Selon plusieurs sources concordantes, l’opération s’est déroulée au domicile privé de l’ancien dirigeant, situé à Kinshasa. Sa résidence aurait été encerclée par des éléments des services de sécurité avant qu’Aubin Minaku ne soit conduit, peu après minuit, vers une destination non révélée. À ce stade, aucune communication officielle n’a été faite sur les raisons de cette arrestation.
Un contexte politique et sécuritaire tendu en RDC
L’interpellation d’Aubin Minaku intervient dans un climat politique particulièrement sensible, marqué par la persistance de l’insécurité dans l’Est de la RDC, notamment avec la rébellion de l’AFC/M23, et par une intensification des procédures judiciaires visant plusieurs figures proches de l’ancien président Joseph Kabila, autorité morale du PPRD.
Cette arrestation fait suite à celle d’Emmanuel Ramazani Shadary, secrétaire permanent du PPRD, interpellé récemment dans un contexte similaire. Plusieurs observateurs y voient une pression judiciaire accrue sur les cadres de l’ancien régime.
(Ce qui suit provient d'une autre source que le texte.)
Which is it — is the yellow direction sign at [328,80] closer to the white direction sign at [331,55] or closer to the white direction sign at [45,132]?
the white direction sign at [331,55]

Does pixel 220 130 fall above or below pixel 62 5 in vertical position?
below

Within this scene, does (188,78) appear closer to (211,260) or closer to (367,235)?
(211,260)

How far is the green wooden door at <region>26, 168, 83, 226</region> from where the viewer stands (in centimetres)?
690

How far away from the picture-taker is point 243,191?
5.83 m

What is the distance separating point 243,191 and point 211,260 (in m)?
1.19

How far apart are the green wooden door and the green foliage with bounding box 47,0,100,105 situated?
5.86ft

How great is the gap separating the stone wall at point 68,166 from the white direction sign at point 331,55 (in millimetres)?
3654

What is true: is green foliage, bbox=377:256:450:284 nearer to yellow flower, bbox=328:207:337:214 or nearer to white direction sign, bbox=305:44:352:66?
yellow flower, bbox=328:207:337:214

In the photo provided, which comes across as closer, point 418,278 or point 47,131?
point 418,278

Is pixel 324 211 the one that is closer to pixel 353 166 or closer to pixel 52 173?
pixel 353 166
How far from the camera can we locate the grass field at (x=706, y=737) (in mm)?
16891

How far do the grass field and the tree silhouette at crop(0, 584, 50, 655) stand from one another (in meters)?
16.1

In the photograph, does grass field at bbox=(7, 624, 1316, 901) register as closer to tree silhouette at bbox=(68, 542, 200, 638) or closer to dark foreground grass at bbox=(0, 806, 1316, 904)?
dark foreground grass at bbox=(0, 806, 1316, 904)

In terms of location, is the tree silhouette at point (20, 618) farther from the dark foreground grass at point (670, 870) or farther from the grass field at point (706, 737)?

Une affaire liée aux dossiers judiciaires sensibles
L’interpellation d’Aubin Minaku survient quelques semaines après la condamnation à mort par contumace de Joseph Kabila par la justice militaire congolaise. L’ancien chef de l’État est accusé de soutien présumé à la rébellion AFC/M23, une décision judiciaire qui a provoqué de vives réactions sur la scène politique nationale et internationale.
Bien que les autorités n’aient pas établi de lien officiel entre ces dossiers, le timing de l’arrestation alimente de nombreuses spéculations sur une vaste offensive judiciaire contre les cadres du PPRD.
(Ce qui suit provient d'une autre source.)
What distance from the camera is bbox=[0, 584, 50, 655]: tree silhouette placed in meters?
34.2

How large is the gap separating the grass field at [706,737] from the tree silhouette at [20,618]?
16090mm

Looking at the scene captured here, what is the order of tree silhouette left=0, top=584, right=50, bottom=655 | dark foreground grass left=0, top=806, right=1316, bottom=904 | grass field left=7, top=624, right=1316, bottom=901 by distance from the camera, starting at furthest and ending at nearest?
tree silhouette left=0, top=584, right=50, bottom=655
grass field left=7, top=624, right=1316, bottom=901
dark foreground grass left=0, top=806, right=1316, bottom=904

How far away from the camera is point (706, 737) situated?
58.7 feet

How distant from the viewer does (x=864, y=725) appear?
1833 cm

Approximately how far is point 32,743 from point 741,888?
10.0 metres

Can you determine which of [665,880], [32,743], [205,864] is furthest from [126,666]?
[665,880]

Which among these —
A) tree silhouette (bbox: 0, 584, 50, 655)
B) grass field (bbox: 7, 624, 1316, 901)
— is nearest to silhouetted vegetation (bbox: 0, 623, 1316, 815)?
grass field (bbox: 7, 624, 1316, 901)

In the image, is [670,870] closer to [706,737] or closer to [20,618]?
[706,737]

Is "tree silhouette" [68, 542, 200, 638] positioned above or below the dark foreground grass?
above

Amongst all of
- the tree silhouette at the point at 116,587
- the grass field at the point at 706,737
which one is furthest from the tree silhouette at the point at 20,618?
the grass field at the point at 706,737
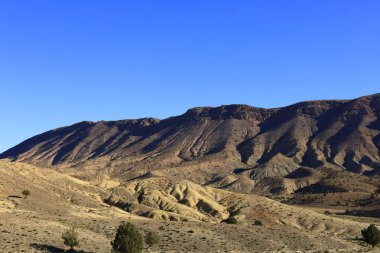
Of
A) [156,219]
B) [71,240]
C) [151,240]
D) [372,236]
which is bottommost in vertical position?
[372,236]

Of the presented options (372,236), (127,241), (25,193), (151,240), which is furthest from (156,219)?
(127,241)

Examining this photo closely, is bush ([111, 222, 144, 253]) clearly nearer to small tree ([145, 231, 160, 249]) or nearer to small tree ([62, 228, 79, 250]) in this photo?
small tree ([62, 228, 79, 250])

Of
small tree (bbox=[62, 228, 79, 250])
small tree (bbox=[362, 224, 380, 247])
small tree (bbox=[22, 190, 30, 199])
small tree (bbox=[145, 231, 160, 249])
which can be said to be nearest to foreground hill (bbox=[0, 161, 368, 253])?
small tree (bbox=[22, 190, 30, 199])

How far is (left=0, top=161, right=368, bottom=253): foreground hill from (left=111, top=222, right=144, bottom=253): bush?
389 cm

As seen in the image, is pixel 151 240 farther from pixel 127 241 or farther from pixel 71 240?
pixel 71 240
Silence des autorités et attente de réaction du PPRD
Jusqu’à présent, le PPRD n’a publié aucun communiqué officiel concernant l’interpellation de son vice-président. De leur côté, les autorités congolaises maintiennent le silence sur la procédure en cours et sur le lieu de détention d’Aubin Minaku.
Dans l’attente de clarifications officielles, cette arrestation suscite de vives interrogations au sein de l’opinion publique congolaise et pourrait avoir des répercussions majeures sur l’équilibre politique du pays.